> [Problems to solve]:
**a)** Using the passage on wind energy in Italy, answer each question:
(i) What share of the energy consumed in the EU came from renewable sources in 2018?
(ii) How many wind farms were installed in Italy at the end of 2020?
(iii) Which region holds the record for wind production, and how much electricity did it produce?
**b)** Write the next part of the passage on wind energy in Italy, picking up after its final sentence.

In the EU, renewables account for 80% of the new capacity and wind power should become the leading source of electricity beyond 2030. In 2018, on a path to the 2020 target of 20%, renewable energy represented 18.9% of energy consumed in the EU (Eurostat, 2020). In particular, high shares of energy produced from renewable sources in the EU member states are located in Sweden, Finland, Latvia, Denmark and Austria. Italy is one of the ten member states (Sweden, Finland, Denmark, Estonia, Croatia, Lithuania, Bulgaria, Italy, Czechia and Cyprus) that overcome the 2020 target of shares of renewable energy.

At national level, there exists a well-developed market of renewable energy and several potential perspectives for future developments. Italy, as well as other EU countries, is taking into account the recommendations of the new EU renewable energy policy by identifying specific targets to reach the new renewable energy mix by 2030. The specified targets emphasize the substantial significance of wind power. In the last 15 years, the electricity production from wind sources has seen significant growth, surging from 2,971 gigawatt-hours (GWh) in 2006 to 18,762 GWh in 2020. During 2020, the production of electricity from wind sources amounted to 18,762 GWh, corresponding to 16% of the total production from renewable sources (GSE, 2022). At the end of 2020, 5660 wind farms were installed in Italy (GSE, 2022). The total wind power installed in the country, equal to 10,907 MW, represents 19% of the entire national plant fleet powered by renewable sources (GSE, 2022).

Puglia (or Apulia), with 4802 GWh of electricity produced, holds the record for wind production, followed by Sicily (2765 GWh) and Campania (3209 GWh) (GSE, 2022). This remarkable increase in wind energy production highlights the growing role of wind power in the energy landscape, particularly in Puglia. Considering the above scenario, an investigation on the public acceptance of wind energy developments in this region is essential to meet the requirements of the current EU energy policy goals.

Considering the above policy scenario and to close the gap between current top-down policies and community needs, recent literature (Gebreslassie, 2020; Leiren et al., 2020; Vasudevan et al., 2023) suggests community inclusive policies for future planned wind farm developments. In particular, public consultations would improve confidence and ownership by the public and reduce potential resistance to wind farm developments. In addition, land compensation and payments to the community other than developing public benefit packages are advised accordingly. Finally, mechanisms to increase peoples’ awareness, international best practices and independent power producers should also be addressed.

> [Dataset records]:
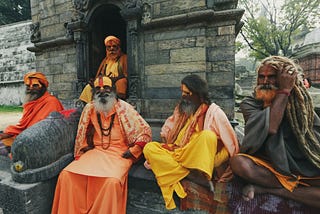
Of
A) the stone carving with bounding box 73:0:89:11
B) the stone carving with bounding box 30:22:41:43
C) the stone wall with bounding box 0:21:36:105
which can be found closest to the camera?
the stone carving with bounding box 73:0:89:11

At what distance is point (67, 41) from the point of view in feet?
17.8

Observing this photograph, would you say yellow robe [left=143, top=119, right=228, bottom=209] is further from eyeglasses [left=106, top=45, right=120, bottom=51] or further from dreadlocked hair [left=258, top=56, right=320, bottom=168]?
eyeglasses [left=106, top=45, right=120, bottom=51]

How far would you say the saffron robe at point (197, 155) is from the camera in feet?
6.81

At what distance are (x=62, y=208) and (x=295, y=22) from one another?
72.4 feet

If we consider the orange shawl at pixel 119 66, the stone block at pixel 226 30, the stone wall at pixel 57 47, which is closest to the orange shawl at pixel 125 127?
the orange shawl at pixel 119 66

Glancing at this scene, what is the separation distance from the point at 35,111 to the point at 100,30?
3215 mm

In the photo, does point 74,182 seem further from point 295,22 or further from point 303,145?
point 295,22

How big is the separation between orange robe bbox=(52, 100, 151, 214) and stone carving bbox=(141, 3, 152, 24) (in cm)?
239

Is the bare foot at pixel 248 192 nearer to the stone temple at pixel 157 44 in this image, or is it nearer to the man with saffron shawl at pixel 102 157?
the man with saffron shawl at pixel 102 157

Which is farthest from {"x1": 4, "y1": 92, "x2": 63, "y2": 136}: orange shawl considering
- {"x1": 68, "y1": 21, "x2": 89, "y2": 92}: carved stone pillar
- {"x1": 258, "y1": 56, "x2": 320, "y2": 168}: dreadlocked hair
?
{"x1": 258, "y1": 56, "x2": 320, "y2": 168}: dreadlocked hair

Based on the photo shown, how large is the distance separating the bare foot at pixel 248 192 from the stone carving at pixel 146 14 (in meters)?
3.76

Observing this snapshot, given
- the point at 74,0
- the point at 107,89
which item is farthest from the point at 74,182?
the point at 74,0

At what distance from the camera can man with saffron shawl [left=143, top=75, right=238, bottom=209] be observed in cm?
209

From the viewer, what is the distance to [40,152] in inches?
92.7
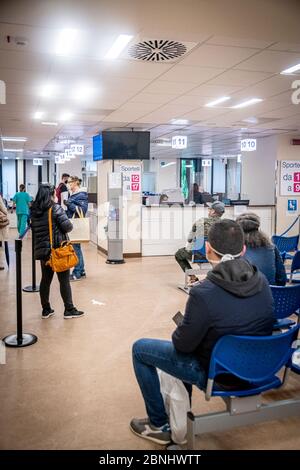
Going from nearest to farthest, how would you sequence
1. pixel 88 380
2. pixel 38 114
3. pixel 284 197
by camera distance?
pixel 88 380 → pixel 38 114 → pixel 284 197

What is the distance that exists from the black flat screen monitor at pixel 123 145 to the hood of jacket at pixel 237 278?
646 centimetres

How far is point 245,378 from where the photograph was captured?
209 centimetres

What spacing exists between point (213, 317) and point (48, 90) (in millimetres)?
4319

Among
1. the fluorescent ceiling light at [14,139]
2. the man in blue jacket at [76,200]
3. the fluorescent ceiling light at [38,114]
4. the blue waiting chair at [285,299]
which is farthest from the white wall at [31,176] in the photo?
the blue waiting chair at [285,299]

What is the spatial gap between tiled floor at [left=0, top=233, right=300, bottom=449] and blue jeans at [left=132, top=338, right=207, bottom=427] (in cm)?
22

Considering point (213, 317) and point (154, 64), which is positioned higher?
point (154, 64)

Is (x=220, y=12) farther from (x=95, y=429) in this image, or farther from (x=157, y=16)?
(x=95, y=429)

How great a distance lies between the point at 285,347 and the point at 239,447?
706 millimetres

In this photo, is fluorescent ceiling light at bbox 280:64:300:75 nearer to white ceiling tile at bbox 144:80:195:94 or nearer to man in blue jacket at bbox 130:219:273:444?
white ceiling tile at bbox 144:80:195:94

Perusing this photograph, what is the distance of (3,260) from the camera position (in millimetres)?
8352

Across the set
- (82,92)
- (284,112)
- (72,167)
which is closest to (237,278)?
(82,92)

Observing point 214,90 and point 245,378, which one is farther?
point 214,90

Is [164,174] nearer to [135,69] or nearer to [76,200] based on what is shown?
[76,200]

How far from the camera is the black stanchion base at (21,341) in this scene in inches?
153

> [Outputs in order]:
**a)**
(i) 18.9%
(ii) 5660
(iii) Puglia (or Apulia), with 4802 GWh

**b)**
2.1 Methodological background

The use of CE to investigate public perception of wind energy allows to consider the multivariate factors affecting its development, as well as the above-mentioned risks characterizing the current energy market.

A growing number of studies apply non-market valuation methods (including CE) to evaluate hypothetical wind farms through survey questions (Cashmore et al., 2019; Kim et al. 2019; Vuichard 2022; Wen et al., 2018). Furthermore, several studies do not offer a visualisation of wind plants and focus only on a partial feature of the issue related to wind energy perception. It follows that the potential of the methodology used, like CEs, is not fully exploited and the case study is not analysed in its complexity and multi-variability.

With the use of Stated Choice Methods (SCM) for non-market evaluation, individuals or decision makers are involved in recognizing the necessity to solve problems, make choices, or obtain benefits. For this reason, individuals search and learn what solutions are available to meet their needs. Generally, these solutions are based on ranking a given number of alternatives. To define the alternatives, several attributes are considered based on social perception of environmental and economic attributes. It is on these attributes that individuals make their evaluations and comparisons.

The role of public policy in the management of resource and environmental systems requires knowledge on the values of the service flows.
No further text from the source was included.